YOUR GOAL> Retype the following records line for line, leaving every word, number and bracket unchanged.

A block of data:
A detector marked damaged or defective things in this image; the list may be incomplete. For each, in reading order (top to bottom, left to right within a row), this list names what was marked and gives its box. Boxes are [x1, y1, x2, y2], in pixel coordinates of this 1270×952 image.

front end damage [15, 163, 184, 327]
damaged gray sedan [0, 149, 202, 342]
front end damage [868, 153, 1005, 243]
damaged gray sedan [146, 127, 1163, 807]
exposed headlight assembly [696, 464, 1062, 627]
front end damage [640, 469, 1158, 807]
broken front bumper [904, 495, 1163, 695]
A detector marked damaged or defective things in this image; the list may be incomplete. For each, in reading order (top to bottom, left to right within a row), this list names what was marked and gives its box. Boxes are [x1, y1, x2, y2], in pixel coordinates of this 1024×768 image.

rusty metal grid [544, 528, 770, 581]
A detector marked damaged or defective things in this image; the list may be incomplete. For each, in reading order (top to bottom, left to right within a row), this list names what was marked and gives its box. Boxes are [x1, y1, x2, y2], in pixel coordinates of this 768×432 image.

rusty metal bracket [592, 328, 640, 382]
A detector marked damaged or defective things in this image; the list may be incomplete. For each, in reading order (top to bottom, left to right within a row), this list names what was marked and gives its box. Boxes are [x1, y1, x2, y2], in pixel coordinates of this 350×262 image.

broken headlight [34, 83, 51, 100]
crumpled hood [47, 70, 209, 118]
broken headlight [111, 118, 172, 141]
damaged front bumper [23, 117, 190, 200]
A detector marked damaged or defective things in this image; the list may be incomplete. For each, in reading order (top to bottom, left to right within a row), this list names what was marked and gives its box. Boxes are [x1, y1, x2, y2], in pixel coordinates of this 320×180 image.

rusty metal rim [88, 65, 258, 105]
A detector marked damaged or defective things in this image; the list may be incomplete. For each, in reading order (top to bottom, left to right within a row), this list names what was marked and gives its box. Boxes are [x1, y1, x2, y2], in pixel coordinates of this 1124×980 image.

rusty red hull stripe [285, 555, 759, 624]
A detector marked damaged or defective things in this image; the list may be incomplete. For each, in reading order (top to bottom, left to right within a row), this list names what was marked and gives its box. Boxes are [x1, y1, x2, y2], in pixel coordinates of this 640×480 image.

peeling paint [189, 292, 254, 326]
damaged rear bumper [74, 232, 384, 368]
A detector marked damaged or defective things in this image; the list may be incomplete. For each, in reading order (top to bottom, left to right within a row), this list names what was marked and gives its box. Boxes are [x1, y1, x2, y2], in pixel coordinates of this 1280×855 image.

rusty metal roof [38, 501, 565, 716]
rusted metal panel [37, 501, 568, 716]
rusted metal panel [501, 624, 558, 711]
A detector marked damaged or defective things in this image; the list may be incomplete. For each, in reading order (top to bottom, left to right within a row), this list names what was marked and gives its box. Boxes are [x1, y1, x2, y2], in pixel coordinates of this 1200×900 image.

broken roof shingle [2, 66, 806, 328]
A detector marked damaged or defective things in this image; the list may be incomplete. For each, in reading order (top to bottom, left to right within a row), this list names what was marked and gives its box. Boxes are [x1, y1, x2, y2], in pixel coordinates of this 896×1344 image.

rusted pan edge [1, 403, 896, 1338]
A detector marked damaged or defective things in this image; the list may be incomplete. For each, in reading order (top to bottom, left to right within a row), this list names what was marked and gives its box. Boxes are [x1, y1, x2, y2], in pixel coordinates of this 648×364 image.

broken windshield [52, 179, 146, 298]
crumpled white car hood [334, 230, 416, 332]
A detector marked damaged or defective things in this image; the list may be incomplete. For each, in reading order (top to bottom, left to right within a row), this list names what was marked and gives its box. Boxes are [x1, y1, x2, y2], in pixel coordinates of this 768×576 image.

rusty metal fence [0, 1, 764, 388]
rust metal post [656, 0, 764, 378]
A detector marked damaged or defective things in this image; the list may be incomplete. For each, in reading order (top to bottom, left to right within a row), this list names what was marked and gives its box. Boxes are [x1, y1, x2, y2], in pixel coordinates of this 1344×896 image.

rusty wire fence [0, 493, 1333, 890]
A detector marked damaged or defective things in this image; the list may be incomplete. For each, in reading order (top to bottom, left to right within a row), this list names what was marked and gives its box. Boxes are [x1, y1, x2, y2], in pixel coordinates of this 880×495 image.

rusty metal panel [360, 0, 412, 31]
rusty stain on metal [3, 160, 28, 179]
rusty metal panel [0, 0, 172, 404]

OUTPUT OF THE EXERCISE>
A detector marked damaged or defective things in this image; the list may be incomplete. For each, in reading order (top to bottom, left to right within a row), this list names what was marked and gives its box. Boxes are [x1, y1, x2, y2], in pixel coordinates of this 1270×952 image.

front end damage [15, 163, 184, 327]
damaged gray sedan [0, 149, 202, 342]
front end damage [868, 153, 1005, 243]
damaged gray sedan [146, 127, 1163, 807]
exposed headlight assembly [696, 464, 1062, 627]
front end damage [640, 469, 1158, 807]
broken front bumper [904, 495, 1163, 695]
A detector marked damaged or defective things in this image; the list may be incomplete. For each, in reading order (top to bottom, left to right within a row), this list names what was marked and gives its box. Boxes are [x1, y1, x2, y2], in pixel coordinates of this 1024×768 image.

rusty metal grid [544, 528, 770, 581]
A detector marked damaged or defective things in this image; the list may be incomplete. For each, in reading order (top to bottom, left to right within a row), this list names what was marked and gives its box. Boxes are [x1, y1, x2, y2], in pixel coordinates of this 768×432 image.

rusty metal bracket [592, 328, 640, 382]
A detector marked damaged or defective things in this image; the list may be incomplete. For each, in reading order (top to bottom, left to right within a row), this list names what was marked and gives its box. Boxes are [x1, y1, x2, y2], in pixel coordinates of this 350×262 image.

broken headlight [34, 83, 51, 100]
crumpled hood [47, 70, 209, 118]
broken headlight [111, 118, 172, 141]
damaged front bumper [23, 117, 190, 200]
A detector marked damaged or defective things in this image; the list may be incomplete. For each, in reading order (top to bottom, left to right within a row), this list names what was marked and gives its box. Boxes are [x1, y1, x2, y2], in pixel coordinates of this 320×180 image.

rusty metal rim [88, 65, 258, 105]
A detector marked damaged or defective things in this image; the list may be incomplete. For each, in reading order (top to bottom, left to right within a row), this list names what was marked and gives its box. Boxes are [x1, y1, x2, y2], in pixel coordinates of this 1124×980 image.

rusty red hull stripe [285, 555, 759, 624]
A detector marked damaged or defective things in this image; the list may be incomplete. For each, in reading order (top to bottom, left to right within a row), this list names what was marked and gives its box. Boxes are [x1, y1, x2, y2], in pixel coordinates of this 640×480 image.

peeling paint [189, 292, 254, 326]
damaged rear bumper [74, 232, 384, 368]
A detector marked damaged or defective things in this image; the list may be incomplete. For each, in reading order (top to bottom, left to right within a row), this list names what was marked and gives its box. Boxes are [x1, y1, x2, y2], in pixel coordinates of this 1280×855 image.

rusty metal roof [38, 501, 565, 716]
rusted metal panel [37, 501, 568, 716]
rusted metal panel [501, 624, 558, 711]
A detector marked damaged or defective things in this image; the list may be incomplete. For each, in reading order (top to bottom, left to right within a row), this list names what was marked and gives its box. Boxes are [x1, y1, x2, y2], in pixel coordinates of this 1200×900 image.

broken roof shingle [2, 66, 806, 328]
A detector marked damaged or defective things in this image; the list may be incomplete. For each, in reading order (top to bottom, left to right within a row), this list names what was marked and gives its box. Boxes are [x1, y1, x2, y2], in pixel coordinates of this 896×1344 image.

rusted pan edge [1, 403, 896, 1338]
A detector marked damaged or defective things in this image; the list may be incomplete. For each, in reading order (top to bottom, left to right within a row), this list names what was marked and gives its box. Boxes are [x1, y1, x2, y2], in pixel coordinates of this 648×364 image.

broken windshield [52, 179, 146, 298]
crumpled white car hood [334, 230, 416, 332]
A detector marked damaged or defective things in this image; the list may be incomplete. For each, in reading order (top to bottom, left to right within a row), this list names what was marked and gives its box. Boxes are [x1, y1, x2, y2], in pixel coordinates of this 768×576 image.

rusty metal fence [0, 1, 764, 388]
rust metal post [656, 0, 764, 378]
A detector marked damaged or defective things in this image; the list may be incomplete. For each, in reading order (top to bottom, left to right within a row), this list names what was marked and gives its box. Boxes are [x1, y1, x2, y2], in pixel coordinates of this 1344×896 image.

rusty wire fence [0, 493, 1333, 890]
A detector marked damaged or defective things in this image; the list may be incomplete. For each, in reading order (top to bottom, left to right within a row), this list names what was marked and gives its box. Boxes are [x1, y1, x2, y2], in pixel coordinates of this 880×495 image.

rusty metal panel [360, 0, 412, 31]
rusty stain on metal [3, 160, 28, 179]
rusty metal panel [0, 0, 172, 404]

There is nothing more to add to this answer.